Key Sandboxing Tools:

  • Any.Run: An interactive sandbox that allows you to click buttons and interact with the malware in real-time, just like a remote desktop. It is excellent for malware that requires user interaction (like clicking "Enable Content" in a Word doc).
  • Joe Sandbox: A deep-analysis sandbox that provides incredibly detailed technical reports, including memory dumps and graph-based execution trees.

9.5.2 Safe Viewing and Tracking Pixels

When investigating an email, your instinct is to view it as the user saw it. However, this can be dangerous. Attackers often embed Tracking Pixels (invisible 1x1 images) or malicious scripts in the HTML body.

  • The Risk: If your forensic workstation loads this image from the attacker's server, the attacker receives a log entry. They now know the email was opened, the IP address of the investigator, and potentially the software version you are using. This "tips your hand" that an investigation is underway.
  • Best Practice: Always configure your forensic email tools to Block Remote Content by default.
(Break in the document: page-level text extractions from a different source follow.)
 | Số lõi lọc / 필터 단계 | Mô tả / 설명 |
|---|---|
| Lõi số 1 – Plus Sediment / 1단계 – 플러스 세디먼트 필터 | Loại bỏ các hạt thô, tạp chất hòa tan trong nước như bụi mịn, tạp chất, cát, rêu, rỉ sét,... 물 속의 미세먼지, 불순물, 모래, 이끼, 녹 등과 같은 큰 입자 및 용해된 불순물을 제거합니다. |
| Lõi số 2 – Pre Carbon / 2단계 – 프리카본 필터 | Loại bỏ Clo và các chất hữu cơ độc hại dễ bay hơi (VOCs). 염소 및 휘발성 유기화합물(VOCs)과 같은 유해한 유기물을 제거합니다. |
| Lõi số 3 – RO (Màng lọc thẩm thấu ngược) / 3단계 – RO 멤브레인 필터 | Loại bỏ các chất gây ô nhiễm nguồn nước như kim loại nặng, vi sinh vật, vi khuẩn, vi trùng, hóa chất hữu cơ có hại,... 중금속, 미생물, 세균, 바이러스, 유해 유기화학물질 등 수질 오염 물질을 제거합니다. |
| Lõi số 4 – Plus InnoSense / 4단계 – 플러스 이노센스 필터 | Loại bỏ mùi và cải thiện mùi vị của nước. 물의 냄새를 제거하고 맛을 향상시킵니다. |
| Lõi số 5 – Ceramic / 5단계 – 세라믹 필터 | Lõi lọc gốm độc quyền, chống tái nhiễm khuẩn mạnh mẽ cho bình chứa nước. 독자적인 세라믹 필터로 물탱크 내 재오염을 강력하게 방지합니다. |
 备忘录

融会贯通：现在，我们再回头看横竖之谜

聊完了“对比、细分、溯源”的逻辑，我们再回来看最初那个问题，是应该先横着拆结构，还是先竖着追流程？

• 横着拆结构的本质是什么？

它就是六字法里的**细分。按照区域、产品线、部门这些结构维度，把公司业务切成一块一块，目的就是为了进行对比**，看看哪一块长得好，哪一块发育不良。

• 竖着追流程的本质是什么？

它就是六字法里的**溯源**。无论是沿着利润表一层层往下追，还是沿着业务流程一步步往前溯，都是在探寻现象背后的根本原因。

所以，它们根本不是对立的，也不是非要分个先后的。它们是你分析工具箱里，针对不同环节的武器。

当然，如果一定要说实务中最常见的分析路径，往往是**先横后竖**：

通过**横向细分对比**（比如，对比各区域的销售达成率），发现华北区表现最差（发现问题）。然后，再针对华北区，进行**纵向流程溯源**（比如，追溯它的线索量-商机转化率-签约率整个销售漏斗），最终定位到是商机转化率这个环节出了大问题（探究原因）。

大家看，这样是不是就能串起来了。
View the email in "Plain Text" mode whenever possible to analyze the content without executing the code.

9.5.3 Forensic Tools for Email Parsing

While manual analysis is great for learning, real-world cases often involve thousands of emails. Investigators use specialized tools to parse email archives (like .PST or .MBOX files) efficiently.

Commercial Tools:

  • Aid4Mail and Paraben E3: Powerful commercial suites designed to process massive email archives, deduplicate messages, and convert formats for legal review.
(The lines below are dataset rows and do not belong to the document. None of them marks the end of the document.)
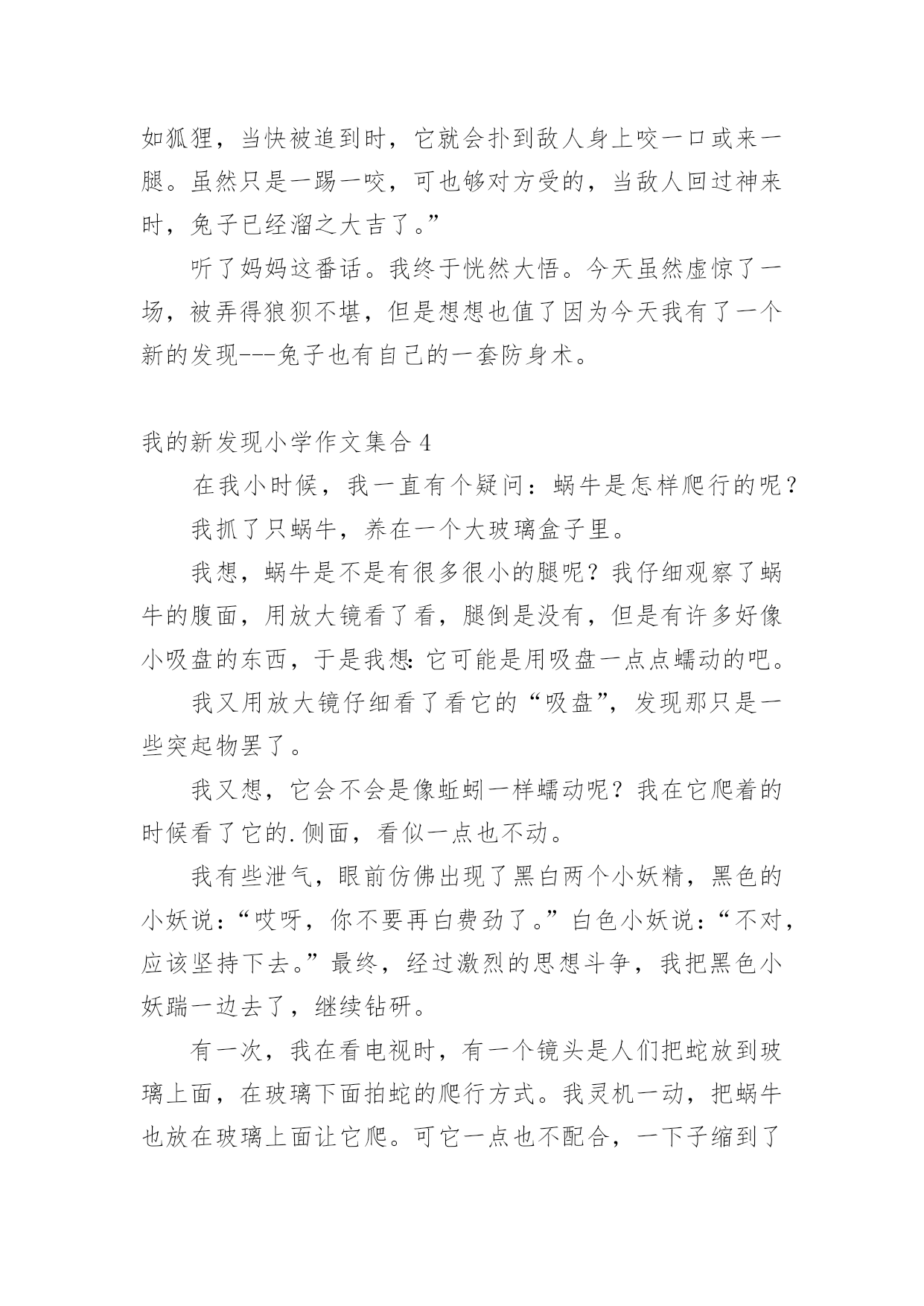 如狐狸，当快被追到时，它就会扑到敌人身上咬一口或来一腿。虽然只是一踢一咬，可也够对方受的，当敌人回过神来时，兔子已经溜之大吉了。”

听了妈妈这番话。我终于恍然大悟。今天虽然虚惊了一场，被弄得狼狈不堪，但是想想也值了因为今天我有了一个新的发现---兔子也有自己的一套防身术。

我的新发现小学作文集合 4

在我小时候，我一直有个疑问：蜗牛是怎样爬行的呢？

我抓了只蜗牛，养在一个大玻璃盒子里。

我想，蜗牛是不是有很多很小的腿呢？我仔细观察了蜗牛的腹面，用放大镜看了看，腿倒是没有，但是有许多好像小吸盘的东西，于是我想：它可能是用吸盘一点点蠕动的吧。

我又用放大镜仔细看了看它的“吸盘”，发现那只是一些突起物罢了。

我又想，它会不会是像蚯蚓一样蠕动呢？我在它爬着的时候看了它的.侧面，看似一点也不动。

我有些泄气，眼前仿佛出现了黑白两个小妖精，黑色的小妖说：“哎呀，你不要再白费劲了。”白色小妖说：“不对，应该坚持下去。”最终，经过激烈的思想斗争，我把黑色小妖踹一边去了，继续钻研。

有一次，我在看电视时，有一个镜头是人们把蛇放到玻璃上面，在玻璃下面拍蛇的爬行方式。我灵机一动，把蜗牛也放在玻璃上面让它爬。可它一点也不配合，一下子缩到了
Free and Open Source Tools:

  • FTK Imager: While primarily a disk imaging tool, FTK Imager allows you to mount and browse the structure of Outlook .PST and .OST files for free. It is a standard tool for triage.
  • Mozilla Thunderbird: An excellent open-source email client. It natively handles .MBOX and .EML files, making it a great free viewer for forensic artifacts exported from other systems.
  • NirSoft Utilities (OutlookAttachView / PSTWalker): Lightweight, free utilities that are excellent for quick tasks, such as extracting all attachments from a PST file without needing to install Outlook.

9.6 Chapter Summary

Email forensics is a critical skill because email is the "front door" for most cyberattacks. By stripping away the user-friendly interface and examining the raw headers (the "envelope"), an investigator can reveal the true path a message took. Key artifacts like the Received hops, Return-Path, and X-Originating-IP allow us to attribute an attack to a specific source, while authentication failures (SPF/DKIM) mathematically prove an email is a forgery. Tools like MxToolbox, CyberChef, and automated Sandboxes are essential for parsing these complex data structures and safely handling malicious indicators.

Key Terms Review

  • SMTP: Protocol for sending email.
  • Header: The metadata section of an email containing the routing log.
  • Return-Path: The address where bounce messages are sent; often reveals the true sender.
  • Base64: An encoding scheme used to represent binary data as text; often used to obfuscate data or embed attachments.
  • Defanging: The process of altering a malicious URL or IP to prevent accidental clicking (e.g., changing http to hxxp).
  • Sandbox: An isolated environment used to safely execute and observe malware.